• 26
    biraz ağır bir yakıştırma elbette...

    neden böyle diyoruz?
    yeniçeri; osmanlı'da padişahı savaşlarda koruyan, barış dönemlerinde de "payitaht"ı korumakla mükellef eli silahlı topluluk.

    her şey yolundayken, karizmatik liderlere sahip iken, padişah uğruna kellesini verecek insan sayısı çoktur. biat etmek bu zamanlarda çok daha kolay. lakin bu babadan oğula geçen bir sistem. babası karizmatik, akıllı bir lider diye tohumuna su karışmış olamaz mı? e oluyor... peki n'oluyor?

    işte o biatçılar yavaş yavaş lan ne oluyoruz diyor. kime itaat ediyoruz ki diyor. hazır ellerinde silah da var. ayaklanmak kolay... elinde silah varken artık benim dediğim olacak demek de öyle...

    işte bu sebeple, 1900'lerden beridir her ayaklanana, bundan sonra benim dediğim olacak diyene yeniçeri demeye başladık.
    ---------

    galatasaray'ı diğer kulüplerden ayıran bir özellik. yıllardır süre gelen "gelenek" adeta. fatih terimler (oyuncuyken), uğur tütünekerler, hakan şükürler, arda turanlar ve şimdi de "selçuklar"...

    nasıl oluyor da bu şekilde oluyor?
    devrin önemli yerli futbolcuları bunlar. saygınlıklarını öncelikle iyi futbollarıyla kazanıyorlar. daha sonra takımımıza belli başarılar sağlatıyorlar. kulüp içinde yer ediniyorlar.

    daha sonra işler kötüye gidiyor. bu yapılanma zarar vermeye başlıyor. adeta kessen olmuyor, göndersen göndermek zor oluyor, oynatsan ayrı sıkıntı...
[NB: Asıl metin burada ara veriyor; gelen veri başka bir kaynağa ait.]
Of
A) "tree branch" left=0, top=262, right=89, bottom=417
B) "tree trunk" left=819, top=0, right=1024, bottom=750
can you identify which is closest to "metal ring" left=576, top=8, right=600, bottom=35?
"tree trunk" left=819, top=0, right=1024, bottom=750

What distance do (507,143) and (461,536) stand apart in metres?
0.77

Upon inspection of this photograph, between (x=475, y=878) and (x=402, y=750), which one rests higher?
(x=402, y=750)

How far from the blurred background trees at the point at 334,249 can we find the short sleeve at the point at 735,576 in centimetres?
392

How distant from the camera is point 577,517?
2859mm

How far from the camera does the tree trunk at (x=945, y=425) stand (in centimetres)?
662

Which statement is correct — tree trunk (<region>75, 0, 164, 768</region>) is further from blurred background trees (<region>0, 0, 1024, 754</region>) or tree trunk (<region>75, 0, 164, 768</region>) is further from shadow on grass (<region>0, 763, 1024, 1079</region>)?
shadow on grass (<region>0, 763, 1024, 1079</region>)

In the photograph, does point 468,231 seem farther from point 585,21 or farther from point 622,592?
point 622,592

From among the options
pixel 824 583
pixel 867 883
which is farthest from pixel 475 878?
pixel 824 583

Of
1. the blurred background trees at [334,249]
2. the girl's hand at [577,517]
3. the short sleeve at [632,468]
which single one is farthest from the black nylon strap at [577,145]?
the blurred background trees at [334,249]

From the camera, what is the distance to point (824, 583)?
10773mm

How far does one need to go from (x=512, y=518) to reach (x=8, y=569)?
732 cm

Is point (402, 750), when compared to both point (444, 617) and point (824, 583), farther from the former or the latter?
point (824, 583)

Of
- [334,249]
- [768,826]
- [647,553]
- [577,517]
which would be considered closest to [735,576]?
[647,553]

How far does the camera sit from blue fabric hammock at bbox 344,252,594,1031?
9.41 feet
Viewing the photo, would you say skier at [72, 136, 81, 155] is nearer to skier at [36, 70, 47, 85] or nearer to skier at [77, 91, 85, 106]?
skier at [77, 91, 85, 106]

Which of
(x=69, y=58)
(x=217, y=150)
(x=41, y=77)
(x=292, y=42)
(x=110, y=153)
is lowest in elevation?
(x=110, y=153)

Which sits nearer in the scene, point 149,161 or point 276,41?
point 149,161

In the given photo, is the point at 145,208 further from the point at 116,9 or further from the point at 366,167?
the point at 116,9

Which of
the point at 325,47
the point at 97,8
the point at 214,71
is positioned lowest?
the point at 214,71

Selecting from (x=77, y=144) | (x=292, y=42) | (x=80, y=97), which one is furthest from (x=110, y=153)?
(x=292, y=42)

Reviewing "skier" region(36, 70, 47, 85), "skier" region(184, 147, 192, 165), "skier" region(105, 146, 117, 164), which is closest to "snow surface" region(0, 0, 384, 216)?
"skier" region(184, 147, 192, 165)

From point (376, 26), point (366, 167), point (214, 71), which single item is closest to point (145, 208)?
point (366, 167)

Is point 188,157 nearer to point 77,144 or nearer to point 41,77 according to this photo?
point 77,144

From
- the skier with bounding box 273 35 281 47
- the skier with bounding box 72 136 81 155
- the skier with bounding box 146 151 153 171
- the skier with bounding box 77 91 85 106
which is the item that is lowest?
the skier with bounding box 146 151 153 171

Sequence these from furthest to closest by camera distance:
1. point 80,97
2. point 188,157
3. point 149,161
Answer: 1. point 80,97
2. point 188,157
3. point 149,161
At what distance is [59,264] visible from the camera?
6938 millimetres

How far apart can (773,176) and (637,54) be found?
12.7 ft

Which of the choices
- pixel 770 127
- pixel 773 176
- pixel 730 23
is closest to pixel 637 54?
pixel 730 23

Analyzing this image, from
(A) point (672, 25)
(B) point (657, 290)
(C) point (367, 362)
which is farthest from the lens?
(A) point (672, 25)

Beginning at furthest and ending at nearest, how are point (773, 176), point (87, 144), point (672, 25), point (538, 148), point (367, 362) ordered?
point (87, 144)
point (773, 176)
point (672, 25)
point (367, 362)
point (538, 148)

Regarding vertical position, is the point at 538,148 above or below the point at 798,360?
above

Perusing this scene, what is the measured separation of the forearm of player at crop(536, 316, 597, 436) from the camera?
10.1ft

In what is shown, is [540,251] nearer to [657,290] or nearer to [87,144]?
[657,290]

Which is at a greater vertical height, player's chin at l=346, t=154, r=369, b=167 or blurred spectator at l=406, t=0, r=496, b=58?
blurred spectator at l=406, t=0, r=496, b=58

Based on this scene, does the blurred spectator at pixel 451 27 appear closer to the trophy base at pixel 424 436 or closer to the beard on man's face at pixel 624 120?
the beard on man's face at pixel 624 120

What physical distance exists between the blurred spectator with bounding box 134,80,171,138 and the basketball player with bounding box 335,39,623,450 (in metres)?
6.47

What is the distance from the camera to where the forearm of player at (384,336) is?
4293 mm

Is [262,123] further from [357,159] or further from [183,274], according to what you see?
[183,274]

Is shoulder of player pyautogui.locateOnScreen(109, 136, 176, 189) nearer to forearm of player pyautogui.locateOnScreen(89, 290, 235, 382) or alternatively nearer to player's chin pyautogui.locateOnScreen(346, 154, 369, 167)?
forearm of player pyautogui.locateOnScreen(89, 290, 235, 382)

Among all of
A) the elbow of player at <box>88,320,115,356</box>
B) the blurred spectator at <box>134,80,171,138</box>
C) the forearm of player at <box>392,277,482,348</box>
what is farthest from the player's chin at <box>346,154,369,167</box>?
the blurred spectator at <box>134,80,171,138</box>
    peki neden galatasaray?
    bunun çok bariz bir sebebi yok aslında. birkaç teori üzerinde durulabilir. galatasaray'ın başkanlık sorunu bunların başını çekiyor... "karizmatik başkan" bulmakta zorluk çekiyoruz. zira türk futbolu yapılanmasında profesyonellik olmayınca herkes "tek adamcılık" oynuyor. galatasaray'da buna izin verilmez yönetim düzeyinde. her ne hikmetse futbol takımına bu kültür yansımıyor ama.

    bir şekilde sporcular kendilerini koyvercekleri birini arıyor, sığınacak bir liman arıyor. bizde bu yönetim düzeyinde olmuyor. genelde lider ruhlu, başarılı futbolcuları tercih ediyorlar. bunu "yeniçeri başının" kendi karakteri belirliyor aslında. kendisi istese de istemese de bu yapılanma oluşuyor.

    taa barcelona'dan fetva veriliyor mesela, selçuk'a sahip çıkalım diye...

    ben selçuk'u çok severim. çok da başarılar yaşadı takım kendi önderliğinde sağolsun. kendisi böyle bir yapılanmada olmak da istememiştir buna da eminim.

    benim bu tip oyunculardan beklediğim, nasıl ki başarıda el üstünde tutuluyorsun ve liderlik yapıyorsun. başarısızlıkta da ön plana çık ve kabullen. bu tip oyuncuların en temel özelliği bu maalesef. başarı olunca her şey güzel, ancak başarısızlıkta neden böyle oluyor sorusunu kendilerine değil başkalarına sormaları. hesabı/faturayı başkalarına kesmeleri. taraftar tepki gösterince nankörlükle suçlamaları da bundan...

    bu şekilde olduğu sürece galatasaray 3 sene başarılı olur, sonraki 2 sezon dibe vurur. doğru zamanda, revizyon yapılmazsa buna hep mahkum oluruz maalesef.
  • 27
    yeniçerilerin gönderilmesinden çok yeniçeri faaliyetlerinin bulunmasına göz yuman yöneticilerdir galatasaray'ın asıl sorunu. biz bu yönetim şekli ve yöneticiler ile gidersek bir 25-30 sene daha yeni yeniçeriler ortaya çıkar. yaşım genç olduğundan dolayı bilmiyorum belki bilenler vardır. daha önceki yıllarda da oyuncuya dayalı sistem ile mi yönetiliyorduk yoksa sadece benim gördüğüm nesildeki yöneticiler mi buna izin veriyor. çünkü daha önceden de varsa bizim kulübün yönetim şeklini eleştirmemiz ve değiştirmemiz gerekir.